Third Party Configs⚓︎
If you want to skip the tinkering and tweaking that comes with changing the settings in the options menus, you're in luck. Members of the TF2 community have put together configs with adjustable settings, making it simple and easy to adjust graphics settings and get your game running smoothly in a short amount of time. We'll go over the most popular options here, but there are many more out there that may work better depending on your computer's power.
CFG.tf is a website that allows you to create your own config and autoexec without having to fight through the mess of remembering console commands. Here, you'll be able to adjust your graphics settings, set any custom binds, as well as change the defaults, toggle advanced options automatically, set launch options, run common scripts for things like C-Taps, removing bullet dust, removing explosions, and disabling hats, and even adjusting network settings. The site gives you full control of what gets placed in your config files, and gives you a zipped folder of all the class configs as well.
CFG.tf also offers a server config maker, which you can learn more about in our server management guide found in following section: TF2 Server Management 101.
Mastercomfig is a deeply customizable config by mastercoms. The site allows you to pick from presets for graphics, as well as customize individual parameters, like level of detail, networking, sound settings, and HUD settings. Also provided is a list of common and helpful addons, which can further customize and improve performance at the click of a button. Mastercomfig utilizes a different approach to config files, placing them in “Valve Pack Files” or VPKs. VPKs work similar to ZIP files or RAR files, but without compressing the data inside. This means once you download your config VPKs, you just drop them into your custom folder, launch the game, and that's it!
The customizability doesn't stop there, though. Mastercomfig includes documentation on how to modify individual VPKs, change settings on the fly, and even includes examples from contributors who've done the tedious work themselves. If you want to customize but don't know where to start, there's even a discord server with people ready to help!
Heads up displays, or HUDs, are the games graphical display that shows your health, ammo, capture points, and more. The TF2 community has put together hundreds of HUDs for you to choose from, meaning you can experiment and find which HUD works best for you. With so many HUDs available, it might seem difficult to find the right one for you, but luckily there's resources available to find, install, and create HUDs. HUDS.tf is a website dedicated to HUDs and customization. You'll find most of the HUDs other players use, as well as resources for customizing and creating your own HUD from scratch!

Dataset entries:

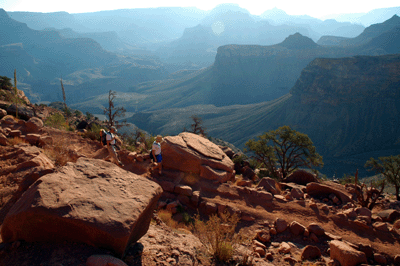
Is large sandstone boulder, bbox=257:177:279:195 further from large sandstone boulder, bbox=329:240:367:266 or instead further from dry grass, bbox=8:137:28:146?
dry grass, bbox=8:137:28:146

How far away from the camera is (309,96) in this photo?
9156 cm

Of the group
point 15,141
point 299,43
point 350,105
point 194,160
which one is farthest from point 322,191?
point 299,43

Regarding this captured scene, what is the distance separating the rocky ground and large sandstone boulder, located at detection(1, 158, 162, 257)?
163 mm

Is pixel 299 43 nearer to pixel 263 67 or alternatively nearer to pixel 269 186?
pixel 263 67

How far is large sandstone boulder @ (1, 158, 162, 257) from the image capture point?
3.83 meters

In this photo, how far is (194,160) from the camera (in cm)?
1155

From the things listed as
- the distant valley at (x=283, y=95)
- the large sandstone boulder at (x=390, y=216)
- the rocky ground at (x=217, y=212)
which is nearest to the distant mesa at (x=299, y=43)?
the distant valley at (x=283, y=95)

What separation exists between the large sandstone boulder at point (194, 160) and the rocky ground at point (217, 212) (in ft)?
0.37

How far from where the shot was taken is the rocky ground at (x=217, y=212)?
4246mm

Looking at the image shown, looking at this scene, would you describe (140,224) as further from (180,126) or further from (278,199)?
(180,126)

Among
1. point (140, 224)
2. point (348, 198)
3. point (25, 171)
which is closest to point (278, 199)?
point (348, 198)

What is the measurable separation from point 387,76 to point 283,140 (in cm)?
8089

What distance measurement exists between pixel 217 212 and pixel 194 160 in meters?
3.12

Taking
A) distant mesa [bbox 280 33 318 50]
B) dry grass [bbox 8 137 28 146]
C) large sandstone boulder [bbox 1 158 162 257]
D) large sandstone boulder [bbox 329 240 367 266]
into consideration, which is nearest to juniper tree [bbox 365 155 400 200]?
large sandstone boulder [bbox 329 240 367 266]
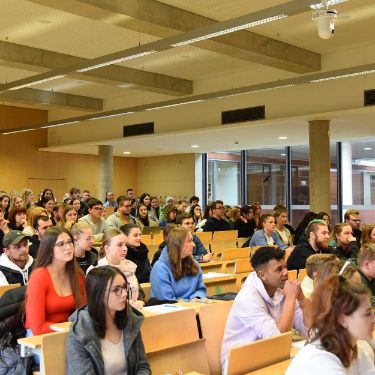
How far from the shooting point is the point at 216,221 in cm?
948

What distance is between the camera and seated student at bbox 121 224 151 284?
5.18 m

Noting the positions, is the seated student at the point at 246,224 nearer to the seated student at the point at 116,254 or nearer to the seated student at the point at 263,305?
the seated student at the point at 116,254

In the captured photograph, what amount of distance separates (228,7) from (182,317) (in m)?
5.77

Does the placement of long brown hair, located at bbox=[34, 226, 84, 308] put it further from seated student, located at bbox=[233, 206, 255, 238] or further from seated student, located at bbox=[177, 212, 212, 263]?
seated student, located at bbox=[233, 206, 255, 238]

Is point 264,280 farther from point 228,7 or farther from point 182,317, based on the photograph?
point 228,7

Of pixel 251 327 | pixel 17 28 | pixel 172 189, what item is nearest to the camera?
pixel 251 327

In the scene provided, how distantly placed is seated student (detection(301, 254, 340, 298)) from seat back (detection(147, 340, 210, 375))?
82 cm

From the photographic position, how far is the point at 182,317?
3334 mm

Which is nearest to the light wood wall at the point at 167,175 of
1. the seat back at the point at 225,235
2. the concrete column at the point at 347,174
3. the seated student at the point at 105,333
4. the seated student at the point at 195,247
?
the concrete column at the point at 347,174

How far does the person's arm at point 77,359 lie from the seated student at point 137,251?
96.6 inches

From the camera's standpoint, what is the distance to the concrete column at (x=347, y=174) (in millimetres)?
14984

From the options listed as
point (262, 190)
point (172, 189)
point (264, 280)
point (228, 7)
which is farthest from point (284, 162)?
point (264, 280)

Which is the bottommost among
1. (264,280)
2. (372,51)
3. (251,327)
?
(251,327)

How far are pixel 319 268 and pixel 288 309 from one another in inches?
13.3
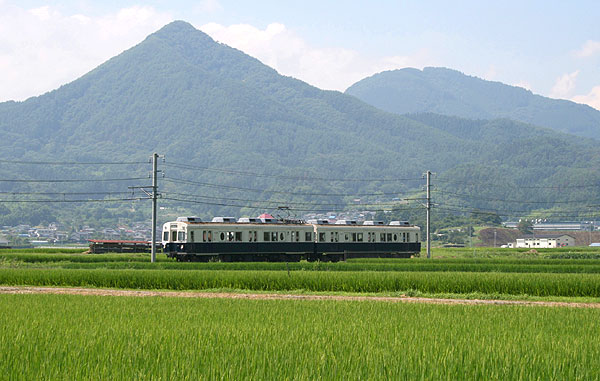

## Questions on the material
**a)** In the third-party configs passage, why does installing Mastercomfig only require dropping the downloaded VPKs into the custom folder and launching the game? Answer in one to three sentences.
**b)** Continue the third-party configs passage from its last sentence.
None of the tasks require the data.

## Your responses
**a)** Mastercomfig puts its config files in Valve Pack Files (VPKs), which work like ZIP or RAR files but leave the data inside uncompressed. So once the VPKs are downloaded, they can go straight into the custom folder with no further steps before launching the game.

**b)**
Scripting in TF2 done through using console commands allows you to set more than one action to any programmable key, as well as automate certain actions.
NOTE: Before you automate anything, make sure you're still in compliance with RGL's scripting rules, as some automations for movement are prohibited.
Binding keys to do more than one action, such as sending a line of text as well as playing a voice line, is common in the competitive environment to enhance communication, as well as streamline gameplay. Common scripts for competitive players include C-Tap, medic radar, fake, and mask scripts, as well as viewmodel and crosshair changes per weapon. These scripts take advantage of the alias command, which allows you to rename a console command for ease of use. For example, to fake an ubercharge call while not confusing your team, you can write the following:
alias med_call "voicemenu 1 7" alias call_text "say_team I don't actually have Uber yet." alias med_fake "med_call; call_text" bind h "med_fake"
All of the above information is just scratching the surface of what's available, and with some digging you can find just about any combination of configs, HUDs, and scripts that work best for you. Most players are willing to tell you what customizations they have, and content creators often keep a list of what customizations they use if you like what you see. Our forums often have posts dedicated to discussing various HUDs, configs, crosshairs, and more, so getting your setup perfect for you is simple.